* **Required tasks**:
• a. Copy, word for word, the part of the haunted-attraction thread that opens with the words containing "I've been hit, kicked, molested, flashed, scatched, and" and closes with "the emergency exits.".
• b. Decide whether each statement below agrees with the haunted-attraction thread. Answer yes or no for each, and quote the thread's words that settle it.
(i) putrid says he gave a man a bloody nose at the first haunted house attraction he went to.
(ii) Jack Reaper says one of his friends had an arm broken.
(iii) Jack Reaper is the one who suggests the name "What the Hell House".
• c. Pick up the haunted-attraction thread where it stops and keep it going.

── Selected extract

Television appearances; "Focus on Halloween" (Channel 43, RPV, CA); "Good Morning L.A." (FOX 11 News); "Telemundo Morning Show" Spanish language cable station; Channel Five News at Ten (audition segment); Interview with Haunted Media Interactive Magazine; Queen Mary PR information package, televsion segment.


Well, I guess that's enough bragging.


----------



## putrid (Aug 18, 2002)

And so I'll turn in mine as well. LOL

Some time in the 70s I went to my first haunted house attraction. Slugged a guy in the face hard enough to give him a bloody nose. I don't think that was the scare reaction he was looking for.

In 2001 I got slugged in the stomach by a frightened five year old who was walking through my yard haunt. I guess what comes around goes around. 

the end.




"It's not the way you scream. It's your phobias that drive me wild."


----------



## David Knoles (Jun 18, 2002)

Those are nice credentials, Mr. Putrid. YOU'RE HIRED!


----------



## Jack Reaper (Nov 19, 2003)

I've been hit, kicked, molested, flashed, scatched, and drunks yelling in my face.
Playing door man, I've had to forcefully take people out, refuse them entry, confiscate cameras and camcorders, remove cigarettes from their hand, and walk extremely frightened children (and teenage girls) through the emergency exits.

The worst things to happen were; One freind had his jaw broke, one punk pulled a knife (not knowing that the guy he pulled it on was an active duty Marine) and a skunk that had somehow got in through a back door.

"The last thing you will hear on your way to hell, is your guts snappin' like a bullwhip!"


----------



## Mattie (Dec 16, 2003)

WOW!!!!

Mattie


----------



## putrid (Aug 18, 2002)

Jack Reaper, you and I should open a haunt. We'll call it "What the Hell House". LOL




"It's not the way you scream. It's your phobias that drive me wild."


----------



## Jack Reaper (Nov 19, 2003)

If half the crew that post here got together and made a haunted attraction, we could call it ,"One Helluva House"!

"The last thing you will hear on your way to hell, is your guts snappin' like a bullwhip!"


----------



## David Knoles (Jun 18, 2002)

────
── Extracted data

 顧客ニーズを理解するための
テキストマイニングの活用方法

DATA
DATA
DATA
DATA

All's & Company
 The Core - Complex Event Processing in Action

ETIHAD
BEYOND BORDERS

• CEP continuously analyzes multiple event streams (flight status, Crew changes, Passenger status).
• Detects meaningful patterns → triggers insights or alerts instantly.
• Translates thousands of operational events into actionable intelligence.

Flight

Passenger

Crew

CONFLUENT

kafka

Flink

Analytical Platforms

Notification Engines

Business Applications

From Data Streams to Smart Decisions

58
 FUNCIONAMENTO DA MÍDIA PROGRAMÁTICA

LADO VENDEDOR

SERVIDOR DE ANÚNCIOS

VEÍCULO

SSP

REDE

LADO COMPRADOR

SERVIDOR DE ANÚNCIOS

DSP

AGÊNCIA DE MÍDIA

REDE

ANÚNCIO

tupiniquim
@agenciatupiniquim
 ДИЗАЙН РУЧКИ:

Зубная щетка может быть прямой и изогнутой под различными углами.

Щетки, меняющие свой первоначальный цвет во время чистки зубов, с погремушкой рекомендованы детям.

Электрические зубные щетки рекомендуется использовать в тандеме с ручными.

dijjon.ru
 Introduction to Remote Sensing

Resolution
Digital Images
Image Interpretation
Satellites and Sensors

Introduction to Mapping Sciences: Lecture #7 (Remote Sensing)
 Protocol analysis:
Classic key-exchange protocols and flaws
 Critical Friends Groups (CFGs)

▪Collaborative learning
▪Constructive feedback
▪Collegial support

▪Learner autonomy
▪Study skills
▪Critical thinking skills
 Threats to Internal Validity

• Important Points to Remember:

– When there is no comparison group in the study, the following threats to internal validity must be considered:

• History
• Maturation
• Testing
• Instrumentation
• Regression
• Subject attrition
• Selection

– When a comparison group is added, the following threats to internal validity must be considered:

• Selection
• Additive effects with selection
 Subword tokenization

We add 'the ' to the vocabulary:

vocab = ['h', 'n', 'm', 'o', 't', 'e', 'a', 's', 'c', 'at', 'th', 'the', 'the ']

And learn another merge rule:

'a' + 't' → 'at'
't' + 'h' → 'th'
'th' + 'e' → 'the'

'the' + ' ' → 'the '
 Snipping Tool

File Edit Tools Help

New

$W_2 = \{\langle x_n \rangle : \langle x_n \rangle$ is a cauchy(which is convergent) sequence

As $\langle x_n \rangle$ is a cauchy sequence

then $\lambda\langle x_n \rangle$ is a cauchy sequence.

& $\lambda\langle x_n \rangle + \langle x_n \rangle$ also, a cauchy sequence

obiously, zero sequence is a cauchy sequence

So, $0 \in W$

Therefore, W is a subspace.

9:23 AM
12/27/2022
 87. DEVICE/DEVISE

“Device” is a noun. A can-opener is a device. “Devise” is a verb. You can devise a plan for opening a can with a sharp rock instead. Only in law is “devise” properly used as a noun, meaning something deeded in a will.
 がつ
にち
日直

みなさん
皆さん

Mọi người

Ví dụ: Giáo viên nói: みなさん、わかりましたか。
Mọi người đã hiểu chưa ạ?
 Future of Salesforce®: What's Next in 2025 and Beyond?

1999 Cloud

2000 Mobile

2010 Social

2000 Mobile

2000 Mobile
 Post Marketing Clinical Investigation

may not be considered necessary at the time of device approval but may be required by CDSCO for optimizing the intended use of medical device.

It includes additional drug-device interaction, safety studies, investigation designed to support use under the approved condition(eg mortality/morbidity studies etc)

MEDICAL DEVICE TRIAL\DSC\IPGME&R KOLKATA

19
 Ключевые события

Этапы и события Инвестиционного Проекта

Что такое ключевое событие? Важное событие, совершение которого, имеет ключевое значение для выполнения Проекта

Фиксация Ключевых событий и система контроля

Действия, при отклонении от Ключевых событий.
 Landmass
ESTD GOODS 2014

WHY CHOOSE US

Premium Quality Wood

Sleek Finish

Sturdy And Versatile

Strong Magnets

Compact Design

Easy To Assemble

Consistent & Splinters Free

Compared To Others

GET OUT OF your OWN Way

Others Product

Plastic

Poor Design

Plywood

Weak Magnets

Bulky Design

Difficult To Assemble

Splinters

────

* **Answers provided**:
• a.
I've been hit, kicked, molested, flashed, scatched, and drunks yelling in my face.
Playing door man, I've had to forcefully take people out, refuse them entry, confiscate cameras and camcorders, remove cigarettes from their hand, and walk extremely frightened children (and teenage girls) through the emergency exits.

• b.
(i) Yes: "Some time in the 70s I went to my first haunted house attraction. Slugged a guy in the face hard enough to give him a bloody nose."
(ii) No: "One freind had his jaw broke"
(iii) No: "Jack Reaper, you and I should open a haunt. We'll call it "What the Hell House"."

• c.
You sure got that right, Jack! But I'm pretty sure that I'm taking my impressive credentials and moving on to Universals Halloween Horror Nights this year. I understand they could use a good slider, and if you'll pardon my towering modesty, there's none better on the planet than me, except maybe Slider X, and he's hell bent to stay at Shipwreck for the event's tenth anniversary.

But tell me, if we all could create the dream event - three or four mazes, haunted street, maybe even live bands in a haunted ballroom....where in this impressively large country of ours would you put it?


----------



## Jack Reaper (Nov 19, 2003)

Well, since they built the new airport, there is a heckuva lot of land out here! But DENVER is not as Hauntingly famous as New Orleans or Salem.

"The last thing you will hear on your way to hell, is your guts snappin' like a bullwhip!"


----------



## David Knoles (Jun 18, 2002)

New Orleans! That sounds cool! Supposedly, it's the most haunted place in the united states, too. I saw a ghost - supposedly a real one from the antibellum days - in a jazz club once. That would be the perfect place!


----------



## Gym Whourlfeld (Jan 22, 2003)

This is very entertaining to read, all of your credentials!!
Mine are as follows(which only "follows")

Rough birth.
Looked like a retarded monkey, pointy head, beady eyes.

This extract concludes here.